A paired-samples t-test with a significance level of $\alpha=0.05$ was chosen to test for a statistically significant difference in prices between the two stores. This is because observations (prices) were recorded twice for the same sample of products and hence the measurements are dependent. Since the sample size is greater than 30 observation there is no need to check for the normal distribution of the differences thanks to the Central Limit Theorem.

The statistical hypotheses for the t-test are as follows: $H_0:\mu_\Delta=0 \\ H_A:\mu_\Delta\ne0$

result <- t.test(prices$Coles_Per_Item, prices$Woolworths_Per_Item, 
       paired = TRUE, alternative = "two.sided")

result_table <- cbind(round(result$statistic,3), result$parameter, 
                      round(result$p.value,6), round(t(result$conf.int),3),
                      round(result$estimate,3), result$null.value, result$alternative)
colnames(result_table) <- c("Test Statistic", "DF","p-value", "Lower CI Bound",
                            "Upper CI Bound","Mean Dif.

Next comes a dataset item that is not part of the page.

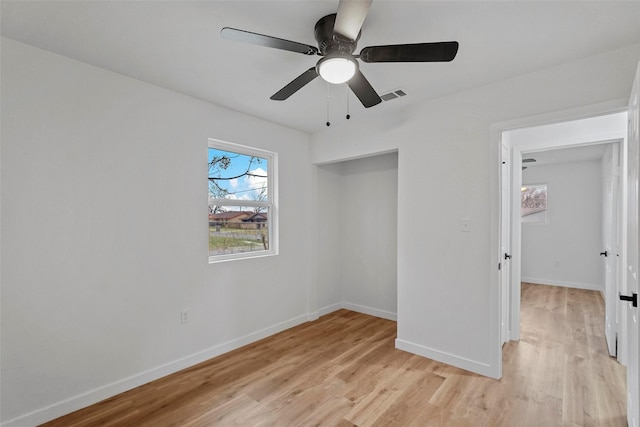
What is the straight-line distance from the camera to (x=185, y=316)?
2783mm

Est.","H0","HA")

kable(result_table, caption = "Paired t-test Coles_Per_Item/Woolworths_Per_Item Prices")

Paired t-test Coles_Per_Item/Woolworths_Per_Item Prices
	Test Statistic	DF	p-value	Lower CI Bound	Upper CI Bound	Mean Dif. Est.	H0	HA
t	4.246	69	6.7e-05	0.208	0.578	0.393	0	two.sided

A visual representation of the t-test is shown in Figure 2. This includes a scatter plot of the product prices (black points), the price differences (blue X’s) and a confidence interval for the mean differences.

x <- granova.ds(data.frame(prices$Coles_Per_Item, prices$Woolworths_Per_Item),
           xlab = "Coles Prices ($)", ylab = "Woolworths Prices ($)")

title(sub = "Figure 2 - Mean difference plot for the paired-samples t-test",
      cex.sub = 0.80, font.sub = 3, col.sub = "gray40", line = 4, adj = 0)

Interpretation

As stated above, the null hypothesis for the paired t-test is that there is no difference in the mean product prices accross the two stores and the alternative hypothesis is that there is.

The pair-samples t-test in Table 2 has indicated a test statistic t(df = 69) = 4.246, a p-value p<0.01, and a 95% confidence interval [0.208, 0.578]. The p-value represents the probabiblity of observing a mean difference of $\mu_\Delta=0.393$ or one more extreme given our null hypothesis. Since $p<0.01<0.05=\alpha$ the null hypothesis is rejected. This can also be confirmed by the mean difference confidence interval as it does not capture $H_0$.

Discussion

In conclusion, statistically significant evidence was found to suggest that Woolworths is a cheaper supermarket compared to Coles.

However, there are many limitations to this investigation such as time and resource constraints. The sample was collected solely from the online stores of the supermarkets. This does not take into account different prices that may occur in different regions. In addition, the sample size, even though adequate, is far from desirable, thus limiting the scope of the analysis to a general price comparison. A larger sample collected by systematic or stratified sampling (using product categories as strata) would allow for a deeper investigation into differences in product types between the two stores.

Another important factor when comparing suparmaket prices are product sales. This analysis has excluded any prices of items that were on sale. Yet the number and type of items on sale as well as the sales frequency play an important role in the cost efficiency of each supermarket.

Finally, future investigations ought to consider loyalty schemes such as point collection which might have an impact on the choice of supermarket.